▸ Excerpt provided
Winter storm causes dozens of barges to break free, pile up at Emsworth Dam
As Pittsburghers slept through a fast-moving storm that smothered Western Pennsylvania with rain, sleet and snow, a barge broke free from its mooring early Saturday and floated 15 miles past the city's limits along the Ohio River and slammed sideways into the Emsworth Locks and Dams.
Then came another barge, appearing to drift as aimlessly in the heavy winds as a paper boat despite weighing as much as 1,700 tons — or 3.4 million pounds. Then came several more, with ice-crusted waves splashing as one loose barge after another crashed.
By lunchtime, at least 27 barges — some spilling over with coal, others with covered containers — had either gotten stuck, partially submerged or began to sink at Emsworth in what was among the largest such incidents that the U.S. Army Corps of Engineers could recall in recent memory.
"We do have barge breakaways; it's not an uncommon thing," said Jeff Hawk, spokesman for the Pittsburgh District of the Army Corps, which operates the dam and captured several of the incidents on video. "This is a pretty incredible event for the amount of barges."
In total, more than 60 barges broke loose along regional waterways including the Allegheny, Monongahela and Ohio rivers between Friday night and Saturday morning. But none compared in size to the pileup at Emsworth, where at least one barge sank completely and more were still rolling and sinking into the evening, according to Hawk.

▸ Source material
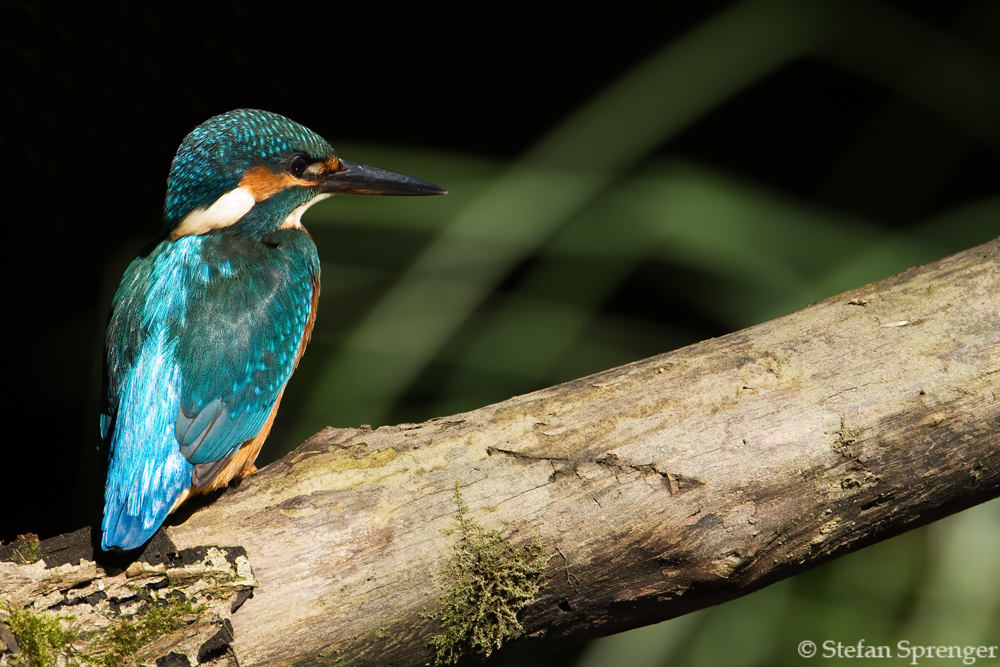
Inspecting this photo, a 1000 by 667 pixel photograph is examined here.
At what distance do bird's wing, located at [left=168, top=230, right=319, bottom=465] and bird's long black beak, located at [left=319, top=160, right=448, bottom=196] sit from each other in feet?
0.90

▸ What to work on
Please answer these from the article on the barge pileup at Emsworth Dam:
1. How far past the city's limits did the first loose barge float?
2. How much can a single barge weigh?
3. In total, how many barges broke loose along regional waterways?

▸ Exercise response
1. 15 miles
2. As much as 1,700 tons, or 3.4 million pounds
3. More than 60